Up until the last 60 to 90 days, valuations for life sciences assets were holding strong, but they are now down 5 percent to 25 percent, depending on the location, quality of product and the risk associated with buying the property, Petz notes.
Stabilized assets that are fully occupied and cash-flowing can see valuations go down by 10 percent to 15 percent, according to King. Assets that are more opportunistic, involving new developments or conversions, are off by a higher percentage because of the higher cost of debt, he says.
There are early indications that valuations for life sciences properties have moderated from 2021 levels, following five years of 19 percent average annualized price growth, says Craig Leibowitz, executive director, innovation and insight advisory, with real estate services firm Avision Young. Between 2020 and 2021, cap rates in the sector decreased by 5.1 percent. Now, higher benchmark interest rates are likely to cause yields for life sciences assets to stabilize or increase in the near-term, Leibowitz notes.
The life sciences sector has become more institutionalized in recent years, as it has gained wider acceptance. Since 2020, private capital has accounted for 53 percent of property purchases in the sector, REITs for 36 percent and foreign investors for 6.3 percent, according to Leibowitz. Between 2015 and 2019, foreign investors accounted for just 0.4 percent of investment sales in the life sciences space.
This year, groups such as CBRE Investment Management and GI Partners have been among the top institutional buyers of life sciences assets, says Lauro Ferroni, head of U.S. capital markets research at real estate services firm JLL. Blackstone (through its REIT BioMed Realty) remains among the most prolific private equity investors in life sciences assets.
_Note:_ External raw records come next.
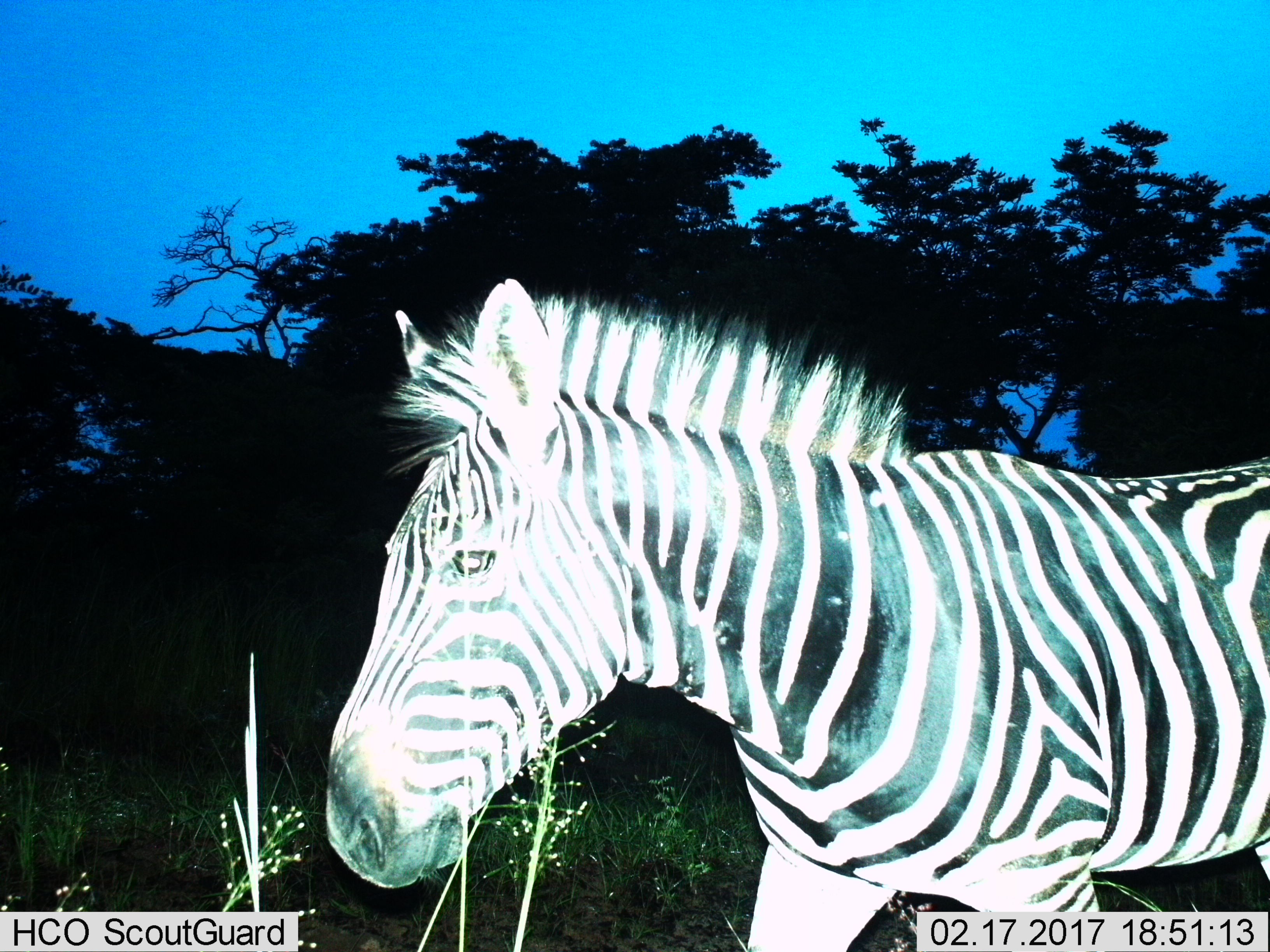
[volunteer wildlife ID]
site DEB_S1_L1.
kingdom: Animalia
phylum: Chordata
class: Mammalia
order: Perissodactyla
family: Equidae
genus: Equus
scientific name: Equus quagga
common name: plains zebra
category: zebraplains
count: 1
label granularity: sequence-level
Several other private equity firms have increased their allocations to life sciences in the past 12 months as well, Ferroni says.
Meanwhile, as the availability and pricing of debt has increased this year, it is getting harder for leveraged buyers to compete for assets, says King.
“Institutional pension fund advisors and core funds tend to get by with low leverage,” he notes. “Higher leveraged are higher return guys—closed-end funds or offshore capital [with] ties to high net-worth capital.”
Golubchik says he’s seen a lot of sovereign wealth funds and state pensions who are active in the life sciences space after they’ve gotten more comfortable with the sector that was previously seen as “alternative.” Life sciences remains attractive for commercial real estate investors “because of the industry’s long-term demand runway,” adds Ferroni. Venture capital investments in pharma and biotech startups in 2022 to-date remain elevated, already exceeding 2019 levels and on track to beat 2020 levels (2021 was a record year). This pipeline of startup capital should continue to drive new company formation and demand for lab space, Ferroni says.
Even though a potential recession would have some impact on the life sciences sector in the short term, investors should be thinking about these properties as an investment over a timeframe of five to 10 years, according to King.
“Long term, there’s still tremendous tailwinds that are going to benefit this sector—demographic shifts in the country and aging populations and more money directed into the sector over time.” Right now, we’re experiencing a hiccup after what has been an absolutely meteoric growth of capital flows into biotech and healthcare the last several years. There’s been double-digit growth of capital going into this business, which has translated into a lot of demand for new space and building of new space. Those will slow down and catch [their] breath, but long term the trends are positive.”